HoloGS: Instant Depth-based 3D Gaussian Splatting with Microsoft HoloLens 2
Miriam Jäger, Theodor Kapler, Michael Feßenbecker, Felix Birkelbach, Markus Hillemann, Boris Jutzi
TL;DR
The paper introduces HoloGS, a workflow that enables instant 3D Gaussian Splatting using Microsoft HoloLens 2 data (RGB images, camera poses, and depth-derived point clouds) without traditional Structure from Motion preprocessing. It compares two initialization paths—external SfM data and internal HoloLens data—by training 3D Gaussians and densifying a point cloud, evaluated via PSNR and Chamfer Distance across two self-captured scenes.

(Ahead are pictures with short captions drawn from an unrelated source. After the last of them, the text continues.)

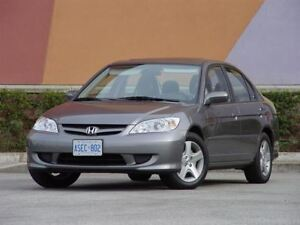 A very high mileage 03-05 Honda Civic or Acura EL (manual only)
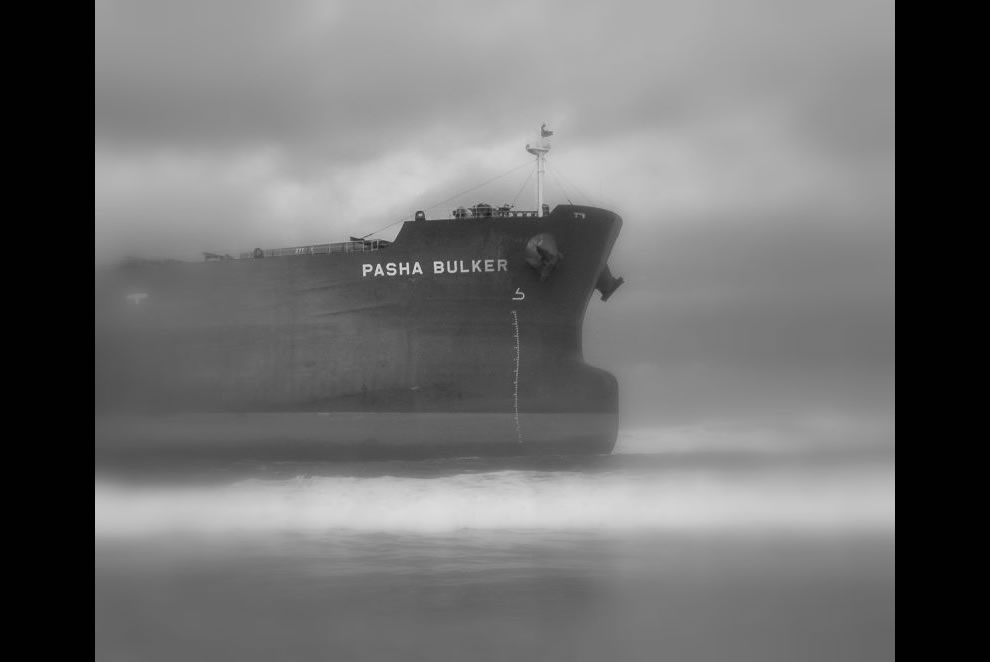 Fogs makes an eerie setting for the shipwrecked Pasha Bulker at Nobbys Beach, Newcastle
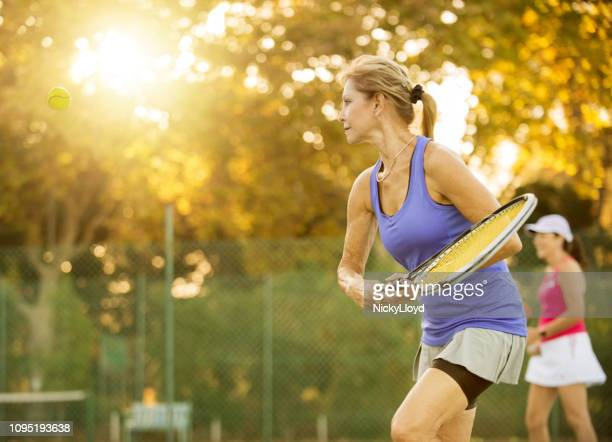 shot of mature women playing tennis. - tennis player stock pictures, royalty-free photos & images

Results show that SfM initialization yields higher PSNR (e.g., Denker ~27.5, Ficus ~26.2) and better geometric accuracy (Chamfer ~0.02–0.05) than the on-device depth-based input (PSNR ~20.2–20.6, Chamfer ~0.30–0.60), with HoloLens reconstructions exhibiting artifacts and noise. The work demonstrates the feasibility of on-device, instant 3D reconstruction with potential for real-time mobile mapping, while outlining concrete avenues for improvement such as pose optimization during training and enhanced point-cloud extraction.
Abstract
In the fields of photogrammetry, computer vision and computer graphics, the task of neural 3D scene reconstruction has led to the exploration of various techniques. Among these, 3D Gaussian Splatting stands out for its explicit representation of scenes using 3D Gaussians, making it appealing for tasks like 3D point cloud extraction and surface reconstruction. Motivated by its potential, we address the domain of 3D scene reconstruction, aiming to leverage the capabilities of the Microsoft HoloLens 2 for instant 3D Gaussian Splatting. We present HoloGS, a novel workflow utilizing HoloLens sensor data, which bypasses the need for pre-processing steps like Structure from Motion by instantly accessing the required input data i.e. the images, camera poses and the point cloud from depth sensing. We provide comprehensive investigations, including the training process and the rendering quality, assessed through the Peak Signal-to-Noise Ratio, and the geometric 3D accuracy of the densified point cloud from Gaussian centers, measured by Chamfer Distance. We evaluate our approach on two self-captured scenes: An outdoor scene of a cultural heritage statue and an indoor scene of a fine-structured plant. Our results show that the HoloLens data, including RGB images, corresponding camera poses, and depth sensing based point clouds to initialize the Gaussians, are suitable as input for 3D Gaussian Splatting.